**THE EXERCISE:** Every line from the line containing "As the image" through the final line below is to be repeated exactly; no other line is.

**STORED ROWS:**
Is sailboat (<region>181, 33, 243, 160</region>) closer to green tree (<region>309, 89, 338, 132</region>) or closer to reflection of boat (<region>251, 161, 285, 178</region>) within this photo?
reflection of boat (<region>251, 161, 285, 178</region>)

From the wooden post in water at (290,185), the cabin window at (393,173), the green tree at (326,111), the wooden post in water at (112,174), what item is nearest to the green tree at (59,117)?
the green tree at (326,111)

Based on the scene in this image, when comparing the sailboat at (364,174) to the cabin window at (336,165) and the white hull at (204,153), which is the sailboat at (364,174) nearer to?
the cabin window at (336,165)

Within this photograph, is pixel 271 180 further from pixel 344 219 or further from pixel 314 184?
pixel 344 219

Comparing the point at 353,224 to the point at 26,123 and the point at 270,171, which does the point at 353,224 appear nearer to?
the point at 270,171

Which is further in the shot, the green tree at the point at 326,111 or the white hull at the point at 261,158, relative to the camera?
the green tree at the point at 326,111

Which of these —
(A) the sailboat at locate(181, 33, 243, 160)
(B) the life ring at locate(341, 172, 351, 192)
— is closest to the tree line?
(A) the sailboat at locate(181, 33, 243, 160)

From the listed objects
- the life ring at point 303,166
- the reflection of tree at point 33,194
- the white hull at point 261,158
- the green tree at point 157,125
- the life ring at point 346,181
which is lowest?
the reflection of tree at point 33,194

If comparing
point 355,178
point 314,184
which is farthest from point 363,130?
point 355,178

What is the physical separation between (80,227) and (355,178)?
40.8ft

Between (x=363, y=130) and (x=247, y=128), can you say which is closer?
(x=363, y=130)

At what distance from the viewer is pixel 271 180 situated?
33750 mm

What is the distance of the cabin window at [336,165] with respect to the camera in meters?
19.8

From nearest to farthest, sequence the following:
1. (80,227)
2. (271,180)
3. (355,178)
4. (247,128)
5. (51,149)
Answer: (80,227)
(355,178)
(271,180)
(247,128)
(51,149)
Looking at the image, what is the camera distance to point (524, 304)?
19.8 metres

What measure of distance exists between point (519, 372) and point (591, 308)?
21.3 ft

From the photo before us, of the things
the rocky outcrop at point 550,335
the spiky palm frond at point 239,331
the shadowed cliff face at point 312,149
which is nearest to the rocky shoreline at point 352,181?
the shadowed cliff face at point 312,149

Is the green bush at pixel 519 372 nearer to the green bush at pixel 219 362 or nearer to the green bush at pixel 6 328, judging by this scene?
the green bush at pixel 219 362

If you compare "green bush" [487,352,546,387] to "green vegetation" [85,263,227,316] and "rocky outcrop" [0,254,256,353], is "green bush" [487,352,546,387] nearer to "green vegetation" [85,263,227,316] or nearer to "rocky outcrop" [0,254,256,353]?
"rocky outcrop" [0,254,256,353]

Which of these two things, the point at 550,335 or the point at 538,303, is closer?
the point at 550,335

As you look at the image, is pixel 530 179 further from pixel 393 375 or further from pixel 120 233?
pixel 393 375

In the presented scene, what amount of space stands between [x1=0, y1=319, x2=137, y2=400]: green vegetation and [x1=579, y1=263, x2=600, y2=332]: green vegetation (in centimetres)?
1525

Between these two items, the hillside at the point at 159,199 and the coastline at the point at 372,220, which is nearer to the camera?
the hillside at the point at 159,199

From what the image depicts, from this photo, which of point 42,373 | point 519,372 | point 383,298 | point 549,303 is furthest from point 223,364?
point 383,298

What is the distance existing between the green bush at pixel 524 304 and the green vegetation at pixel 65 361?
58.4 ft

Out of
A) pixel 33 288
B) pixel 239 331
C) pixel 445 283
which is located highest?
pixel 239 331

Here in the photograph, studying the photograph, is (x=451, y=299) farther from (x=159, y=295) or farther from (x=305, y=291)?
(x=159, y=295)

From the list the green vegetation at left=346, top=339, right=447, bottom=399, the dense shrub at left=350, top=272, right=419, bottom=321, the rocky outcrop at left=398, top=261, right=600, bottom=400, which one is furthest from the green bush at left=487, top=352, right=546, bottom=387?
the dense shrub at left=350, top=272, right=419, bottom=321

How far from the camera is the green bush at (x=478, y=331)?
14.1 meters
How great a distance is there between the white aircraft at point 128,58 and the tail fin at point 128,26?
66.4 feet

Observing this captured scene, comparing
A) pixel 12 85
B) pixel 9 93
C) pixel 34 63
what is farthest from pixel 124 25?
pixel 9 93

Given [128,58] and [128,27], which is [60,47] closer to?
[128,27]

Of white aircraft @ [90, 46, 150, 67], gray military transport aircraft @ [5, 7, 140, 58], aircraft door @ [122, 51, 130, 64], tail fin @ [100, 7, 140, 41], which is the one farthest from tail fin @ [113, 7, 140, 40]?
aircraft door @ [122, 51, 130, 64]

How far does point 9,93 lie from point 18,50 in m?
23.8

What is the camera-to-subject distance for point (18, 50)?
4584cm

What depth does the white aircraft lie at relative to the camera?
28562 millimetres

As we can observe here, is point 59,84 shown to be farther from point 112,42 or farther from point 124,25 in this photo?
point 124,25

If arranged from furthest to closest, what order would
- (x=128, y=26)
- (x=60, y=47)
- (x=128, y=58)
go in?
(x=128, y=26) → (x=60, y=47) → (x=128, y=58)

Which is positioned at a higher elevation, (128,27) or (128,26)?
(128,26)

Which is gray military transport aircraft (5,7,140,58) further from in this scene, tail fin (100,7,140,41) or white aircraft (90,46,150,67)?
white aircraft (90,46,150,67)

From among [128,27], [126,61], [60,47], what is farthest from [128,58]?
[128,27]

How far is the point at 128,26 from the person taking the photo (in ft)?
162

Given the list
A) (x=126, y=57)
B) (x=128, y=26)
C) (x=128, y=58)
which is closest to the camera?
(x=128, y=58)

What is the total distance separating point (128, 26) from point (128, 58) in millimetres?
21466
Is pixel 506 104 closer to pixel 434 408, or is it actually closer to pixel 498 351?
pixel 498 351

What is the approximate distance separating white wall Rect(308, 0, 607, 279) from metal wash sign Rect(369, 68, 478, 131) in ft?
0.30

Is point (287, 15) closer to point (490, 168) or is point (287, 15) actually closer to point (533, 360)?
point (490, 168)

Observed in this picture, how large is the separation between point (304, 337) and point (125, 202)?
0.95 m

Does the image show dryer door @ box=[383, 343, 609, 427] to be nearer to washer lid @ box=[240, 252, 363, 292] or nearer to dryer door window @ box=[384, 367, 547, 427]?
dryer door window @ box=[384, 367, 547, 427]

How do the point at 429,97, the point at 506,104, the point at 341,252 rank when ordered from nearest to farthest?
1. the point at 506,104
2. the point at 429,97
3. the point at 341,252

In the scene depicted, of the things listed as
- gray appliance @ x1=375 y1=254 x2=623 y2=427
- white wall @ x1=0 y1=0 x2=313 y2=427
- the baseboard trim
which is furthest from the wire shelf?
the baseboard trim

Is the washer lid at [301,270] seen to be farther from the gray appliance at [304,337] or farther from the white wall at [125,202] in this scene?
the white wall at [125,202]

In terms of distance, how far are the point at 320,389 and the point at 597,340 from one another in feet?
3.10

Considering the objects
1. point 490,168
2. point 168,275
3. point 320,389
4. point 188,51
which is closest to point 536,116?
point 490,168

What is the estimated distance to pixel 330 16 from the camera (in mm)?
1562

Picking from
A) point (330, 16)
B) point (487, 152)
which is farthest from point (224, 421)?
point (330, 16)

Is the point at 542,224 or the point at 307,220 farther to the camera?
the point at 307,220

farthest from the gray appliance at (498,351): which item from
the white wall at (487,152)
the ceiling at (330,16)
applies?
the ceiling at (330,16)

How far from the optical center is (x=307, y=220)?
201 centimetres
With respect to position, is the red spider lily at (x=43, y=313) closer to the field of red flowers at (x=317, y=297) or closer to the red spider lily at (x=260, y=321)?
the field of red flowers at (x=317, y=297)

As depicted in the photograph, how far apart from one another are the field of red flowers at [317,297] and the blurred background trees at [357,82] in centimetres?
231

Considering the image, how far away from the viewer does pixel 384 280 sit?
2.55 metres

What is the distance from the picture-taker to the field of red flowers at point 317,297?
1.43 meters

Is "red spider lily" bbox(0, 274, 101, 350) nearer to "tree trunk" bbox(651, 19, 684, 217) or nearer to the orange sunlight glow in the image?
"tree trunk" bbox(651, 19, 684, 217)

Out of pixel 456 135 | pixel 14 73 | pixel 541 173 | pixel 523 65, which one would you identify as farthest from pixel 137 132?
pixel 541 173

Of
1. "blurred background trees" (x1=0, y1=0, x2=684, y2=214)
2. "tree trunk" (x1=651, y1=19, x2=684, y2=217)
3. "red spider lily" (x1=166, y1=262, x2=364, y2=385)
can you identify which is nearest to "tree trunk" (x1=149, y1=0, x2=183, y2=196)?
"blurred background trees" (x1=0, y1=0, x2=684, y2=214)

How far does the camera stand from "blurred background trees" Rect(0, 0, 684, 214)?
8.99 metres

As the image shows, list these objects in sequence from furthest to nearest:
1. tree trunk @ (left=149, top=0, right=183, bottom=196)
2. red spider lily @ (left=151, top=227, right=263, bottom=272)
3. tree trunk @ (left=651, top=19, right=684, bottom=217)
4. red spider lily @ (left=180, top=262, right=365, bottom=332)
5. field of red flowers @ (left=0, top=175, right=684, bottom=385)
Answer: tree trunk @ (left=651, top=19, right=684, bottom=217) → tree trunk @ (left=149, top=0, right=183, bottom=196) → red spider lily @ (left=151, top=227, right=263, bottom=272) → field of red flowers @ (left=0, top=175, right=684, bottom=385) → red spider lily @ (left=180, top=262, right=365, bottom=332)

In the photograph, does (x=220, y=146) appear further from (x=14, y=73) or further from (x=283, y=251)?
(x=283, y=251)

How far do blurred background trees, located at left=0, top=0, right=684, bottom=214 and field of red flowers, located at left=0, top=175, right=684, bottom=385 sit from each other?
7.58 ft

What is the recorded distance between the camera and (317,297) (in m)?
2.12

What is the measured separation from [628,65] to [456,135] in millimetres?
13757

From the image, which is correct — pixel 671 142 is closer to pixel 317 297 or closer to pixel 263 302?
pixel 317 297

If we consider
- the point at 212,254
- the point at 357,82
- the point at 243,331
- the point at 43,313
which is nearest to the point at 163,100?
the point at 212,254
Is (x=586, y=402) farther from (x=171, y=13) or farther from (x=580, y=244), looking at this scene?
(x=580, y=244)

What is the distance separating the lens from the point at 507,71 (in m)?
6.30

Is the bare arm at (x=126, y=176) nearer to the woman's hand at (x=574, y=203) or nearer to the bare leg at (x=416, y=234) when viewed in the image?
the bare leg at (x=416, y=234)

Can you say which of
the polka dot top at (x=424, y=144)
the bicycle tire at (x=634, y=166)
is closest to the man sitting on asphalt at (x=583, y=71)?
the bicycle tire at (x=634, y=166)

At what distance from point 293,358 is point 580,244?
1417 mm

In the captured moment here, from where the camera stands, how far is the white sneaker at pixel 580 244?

**REPLY TO THE EXERCISE:**
As the image shows, list these objects in sequence from furthest to nearest:
1. tree trunk @ (left=149, top=0, right=183, bottom=196)
2. red spider lily @ (left=151, top=227, right=263, bottom=272)
3. tree trunk @ (left=651, top=19, right=684, bottom=217)
4. red spider lily @ (left=180, top=262, right=365, bottom=332)
5. field of red flowers @ (left=0, top=175, right=684, bottom=385)
Answer: tree trunk @ (left=651, top=19, right=684, bottom=217) → tree trunk @ (left=149, top=0, right=183, bottom=196) → red spider lily @ (left=151, top=227, right=263, bottom=272) → field of red flowers @ (left=0, top=175, right=684, bottom=385) → red spider lily @ (left=180, top=262, right=365, bottom=332)

In the photograph, does (x=220, y=146) appear further from (x=14, y=73) or further from (x=283, y=251)?
(x=283, y=251)

How far do blurred background trees, located at left=0, top=0, right=684, bottom=214 and field of red flowers, located at left=0, top=175, right=684, bottom=385 sit from each other?
7.58 ft

What is the recorded distance between the camera and (317,297) (in m)?
2.12

What is the measured separation from [628,65] to [456,135] in millimetres?
13757

From the image, which is correct — pixel 671 142 is closer to pixel 317 297 or closer to pixel 263 302?
pixel 317 297

If we consider
- the point at 212,254
- the point at 357,82
- the point at 243,331
- the point at 43,313
which is nearest to the point at 163,100?
the point at 212,254
Is (x=586, y=402) farther from (x=171, y=13) or farther from (x=580, y=244), looking at this scene?
(x=580, y=244)

What is the distance separating the lens from the point at 507,71 (in m)?
6.30

Is the bare arm at (x=126, y=176) nearer to the woman's hand at (x=574, y=203) or nearer to the bare leg at (x=416, y=234) when viewed in the image?
the bare leg at (x=416, y=234)

Can you say which of
the polka dot top at (x=424, y=144)
the bicycle tire at (x=634, y=166)
is closest to the man sitting on asphalt at (x=583, y=71)?
the bicycle tire at (x=634, y=166)

At what distance from point 293,358 is point 580,244?
1417 mm

In the captured moment here, from where the camera stands, how far is the white sneaker at pixel 580 244?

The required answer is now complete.